Surely, doing an album of this personal a nature has to be gratifying and once Tyrell decided to pull the trigger and commit to it; was there anything he truly enjoyed when he looks back on the process?
“My favorite part of doing this was just being able to do it. I have thought about doing this stuff; every time I do a session over the last six, seven or eight years I do a couple of Ray tunes. I was always a little bit reluctant; thinking, as much as I want to make an album of Ray Charles songs; who the hell cares (laughs)? I would always think; who wants to hear me sing those songs when you can hear Ray sing them? After a while, I had Covid and I had a chance to finish it and everybody thought it was a good idea and it really was a labor of love. I had started this album many times and the one good thing about Covid was that it gave me a chance to finish it. There are tracks on there; Lew Soloff is playing on “Georgia” and he’s been dead for five or six years. He was in Blood, Sweat & Tears and he was in my band; he’s a pretty legendary guy and I got to put that on the album as a tribute to him. Do you know Chuck Leavell from The Allman Brothers Band? He’s a friend of mine and he played on “I Got A Woman.” We had done that two or three years ago when he was in town and we played that tune together and that’s on the album. So, some of things that are very special; I have Joe Samples playing on a couple of tunes; it was kind of a blessing that it took me a while to put the whole thing together because some of the people that I had worked with are on this album forever.”

§ Problem set:
[A] In the interview about the Ray Charles album, who played on "I Got A Woman"?
[B] Carry the interview about the Ray Charles album forward from its final sentence.

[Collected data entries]
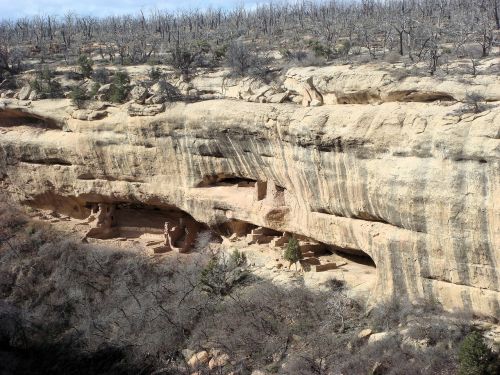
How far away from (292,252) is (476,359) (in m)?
6.51

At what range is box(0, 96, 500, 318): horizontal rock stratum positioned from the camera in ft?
39.7

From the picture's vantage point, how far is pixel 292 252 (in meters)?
16.8

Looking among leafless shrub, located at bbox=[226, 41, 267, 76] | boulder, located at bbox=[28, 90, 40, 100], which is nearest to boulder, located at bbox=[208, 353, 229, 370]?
leafless shrub, located at bbox=[226, 41, 267, 76]

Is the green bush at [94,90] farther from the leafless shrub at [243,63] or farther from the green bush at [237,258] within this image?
the green bush at [237,258]

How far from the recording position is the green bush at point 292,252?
1677 centimetres

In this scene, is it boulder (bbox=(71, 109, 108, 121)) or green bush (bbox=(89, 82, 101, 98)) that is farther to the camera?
green bush (bbox=(89, 82, 101, 98))

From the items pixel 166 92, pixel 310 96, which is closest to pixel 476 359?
pixel 310 96

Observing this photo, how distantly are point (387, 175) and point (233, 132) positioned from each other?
5493 millimetres

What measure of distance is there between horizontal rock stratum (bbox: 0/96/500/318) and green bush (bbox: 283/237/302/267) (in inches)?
18.9

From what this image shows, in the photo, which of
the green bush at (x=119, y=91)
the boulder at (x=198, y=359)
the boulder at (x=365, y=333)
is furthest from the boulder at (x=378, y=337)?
the green bush at (x=119, y=91)

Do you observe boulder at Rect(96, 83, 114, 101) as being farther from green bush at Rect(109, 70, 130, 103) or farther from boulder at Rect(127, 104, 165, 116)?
boulder at Rect(127, 104, 165, 116)

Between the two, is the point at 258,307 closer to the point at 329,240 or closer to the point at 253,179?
the point at 329,240

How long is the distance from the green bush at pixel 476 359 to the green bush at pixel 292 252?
6.15m

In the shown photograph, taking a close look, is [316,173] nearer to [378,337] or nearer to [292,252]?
[292,252]
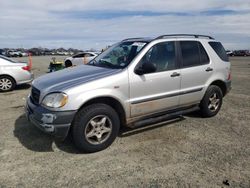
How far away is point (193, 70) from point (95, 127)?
2.42 meters

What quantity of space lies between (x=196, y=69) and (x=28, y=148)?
3.57m

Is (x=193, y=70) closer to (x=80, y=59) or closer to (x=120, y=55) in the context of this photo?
(x=120, y=55)

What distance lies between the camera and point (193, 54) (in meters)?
5.38

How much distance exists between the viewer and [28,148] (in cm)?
434

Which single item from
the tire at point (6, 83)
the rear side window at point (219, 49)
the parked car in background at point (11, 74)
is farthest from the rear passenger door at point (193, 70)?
the tire at point (6, 83)

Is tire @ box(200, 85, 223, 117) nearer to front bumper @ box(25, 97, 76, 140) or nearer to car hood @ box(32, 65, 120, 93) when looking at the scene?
car hood @ box(32, 65, 120, 93)

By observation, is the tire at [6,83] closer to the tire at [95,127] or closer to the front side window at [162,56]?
the tire at [95,127]

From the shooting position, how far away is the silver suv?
389 cm

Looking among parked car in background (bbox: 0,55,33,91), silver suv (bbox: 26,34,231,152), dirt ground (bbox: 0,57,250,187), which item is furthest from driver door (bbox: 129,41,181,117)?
parked car in background (bbox: 0,55,33,91)

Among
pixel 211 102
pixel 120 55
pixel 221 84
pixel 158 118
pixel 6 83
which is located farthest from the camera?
pixel 6 83

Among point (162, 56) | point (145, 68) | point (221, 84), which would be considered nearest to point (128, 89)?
point (145, 68)

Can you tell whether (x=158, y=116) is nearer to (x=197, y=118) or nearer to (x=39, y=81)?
(x=197, y=118)

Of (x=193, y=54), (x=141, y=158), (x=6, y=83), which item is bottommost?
(x=141, y=158)

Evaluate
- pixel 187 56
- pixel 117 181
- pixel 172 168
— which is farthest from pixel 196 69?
pixel 117 181
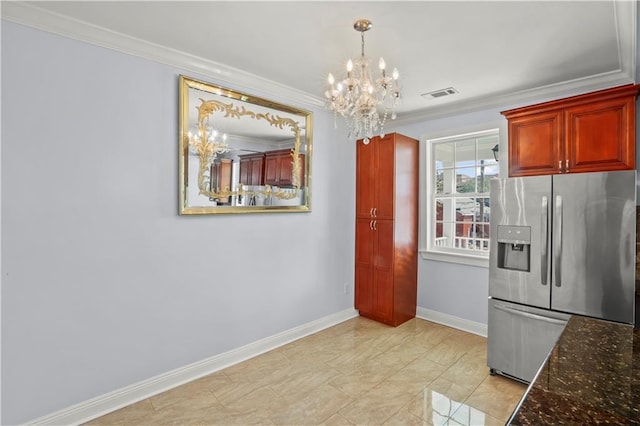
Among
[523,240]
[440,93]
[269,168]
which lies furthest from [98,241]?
[440,93]

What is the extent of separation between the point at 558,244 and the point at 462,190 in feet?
5.09


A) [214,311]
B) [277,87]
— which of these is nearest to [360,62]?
[277,87]

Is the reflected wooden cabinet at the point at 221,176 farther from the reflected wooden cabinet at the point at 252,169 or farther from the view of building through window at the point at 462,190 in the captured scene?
the view of building through window at the point at 462,190

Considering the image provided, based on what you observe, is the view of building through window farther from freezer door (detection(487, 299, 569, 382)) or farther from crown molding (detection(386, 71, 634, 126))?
freezer door (detection(487, 299, 569, 382))

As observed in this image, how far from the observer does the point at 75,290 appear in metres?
2.12

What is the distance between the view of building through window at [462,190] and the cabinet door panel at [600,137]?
93 cm

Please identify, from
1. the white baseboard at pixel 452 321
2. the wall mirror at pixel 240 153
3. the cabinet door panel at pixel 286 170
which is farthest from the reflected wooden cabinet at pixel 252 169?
the white baseboard at pixel 452 321

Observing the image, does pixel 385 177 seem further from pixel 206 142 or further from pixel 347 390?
pixel 347 390

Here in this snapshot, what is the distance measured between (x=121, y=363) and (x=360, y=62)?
2664 millimetres

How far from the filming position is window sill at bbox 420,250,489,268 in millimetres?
3576

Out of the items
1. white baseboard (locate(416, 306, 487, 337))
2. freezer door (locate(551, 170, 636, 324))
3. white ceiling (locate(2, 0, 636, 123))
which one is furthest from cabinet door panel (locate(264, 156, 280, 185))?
white baseboard (locate(416, 306, 487, 337))

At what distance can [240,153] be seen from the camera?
290 cm

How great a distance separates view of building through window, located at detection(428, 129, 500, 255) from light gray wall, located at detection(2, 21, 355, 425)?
2.42 meters

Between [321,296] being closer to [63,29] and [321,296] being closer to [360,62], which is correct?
[360,62]
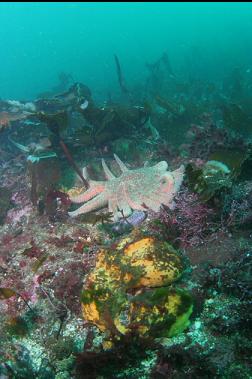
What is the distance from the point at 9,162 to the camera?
10070 millimetres

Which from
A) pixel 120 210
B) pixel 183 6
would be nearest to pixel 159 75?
pixel 120 210

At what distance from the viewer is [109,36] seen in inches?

§ Per-task outputs:
[A] Chuck Leavell from The Allman Brothers Band played on it.

[B]
“I’m playing in Los Angeles at the end of the year and I will be making this part of my show; I’m playing in Houston, Oklahoma City; did a private gig in Philly which was a private engagement but I was glad to have it. I haven’t played in like maybe about 18 months but everything has come back. I play a jazz cruise every year; the one thing that hasn’t come back is my residency at The Café Carlyle in New York which I’ve had for the last 18 years. I was hoping that would come back this year. I didn’t play last year but they’re not going to open it until 2022; that gig is gone until next year but what are you gonna do? I’ve got enough money to last me the rest of my life as long as I’m dead by December 1 (Laughs).”